Yes, the footnotes are helpful... but be careful with this. For at least two reasons:
1. They did not use the USB or NA27 as the text... the Greek text printed on the page is entirely the result of the authors'/editors' personal decision... 
2. In more than a few places, the authors opt for a Greek reading that differs from the USB or NA27... and they do not provide any rationale for their decision.

I'm not trying to necessarily discourage you from getting it... but I do want to encourage you to be careful. Perhaps read it with a NA27 alongside so that you can see the textual support for any variants you may encounter.


----------



## fredtgreco (Feb 6, 2006)

> _Originally posted by cultureshock_
> Thanks, Fred. Any recommendations for the Old Testament?
> 
> Brian



Unless you have a ton of experience, stay with something very simple like Joshua, 1 Kings or 2 Kings. You want narrative. Easy narrative.


----------



## doulosChristou (Feb 6, 2006)

> _Originally posted by cultureshock_
> Thanks, Fred. Any recommendations for the Old Testament?
> 
> Brian



http://www.dailyhebrew.com/

Also, if you can get your hands on a used copy of the out of print _Light on the Path: Daily Scripture Readings in Hebrew and Greek_ by Heinrich Bitzer, I highly recommend it. It has very short daily readings from OT and NT, with Hebrew helps for the OT readings. There's a similar book in print (_More Light on the Path_, I think is its title), but I can't vouch for the quality of it.


----------



## fredtgreco (Feb 6, 2006)

> _Originally posted by doulosChristou_
> 
> 
> > _Originally posted by cultureshock_
> ...



Now that I think of it, there is a nice little book that takes one through Ruth that we used in seminary here. It has grammatical helps and footnotes. Very useful.


----------



## doulosChristou (Feb 6, 2006)

> _Originally posted by fredtgreco_
> 
> 
> Now that I think of it, there is a nice little book that takes one through Ruth that we used in seminary here. It has grammatical helps and footnotes. Very useful.



Yes! By Donald Vance. I forgot about that little gem.


----------



## fredtgreco (Feb 6, 2006)

> _Originally posted by doulosChristou_
> 
> 
> > _Originally posted by fredtgreco_
> ...



Thanks for saving me a search later for the author!
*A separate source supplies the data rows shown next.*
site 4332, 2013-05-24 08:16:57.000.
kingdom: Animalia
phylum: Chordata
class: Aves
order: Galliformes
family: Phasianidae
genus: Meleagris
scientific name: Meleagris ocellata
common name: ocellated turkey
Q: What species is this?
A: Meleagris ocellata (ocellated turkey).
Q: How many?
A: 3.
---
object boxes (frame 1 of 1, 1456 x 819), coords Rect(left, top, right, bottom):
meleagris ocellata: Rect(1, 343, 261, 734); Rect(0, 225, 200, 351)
And thanks for the website!


----------



## VictorBravo (Feb 7, 2006)

> _Originally posted by doulosChristou_
> 
> http://www.dailyhebrew.com/
> 
> Also, if you can get your hands on a used copy of the out of print _Light on the Path: Daily Scripture Readings in Hebrew and Greek_ by Heinrich Bitzer, I highly recommend it. It has very short daily readings from OT and NT, with Hebrew helps for the OT readings. There's a similar book in print (_More Light on the Path_, I think is its title), but I can't vouch for the quality of it.



Yes, thank you much. I'm delighted to hear about these.

Vic


----------



## cultureshock (Feb 9, 2006)

I picked up "More Light on the Path" from the library here at the seminary. It has just one or two verses from each Testament, and they are arranged topically. For example, the first day covers the topic of the beginning, including Gen. 1:1-2 and John 1:1-2. There is also a little English devotional to go with it. So far it seems good! This is a great idea!

Brian


----------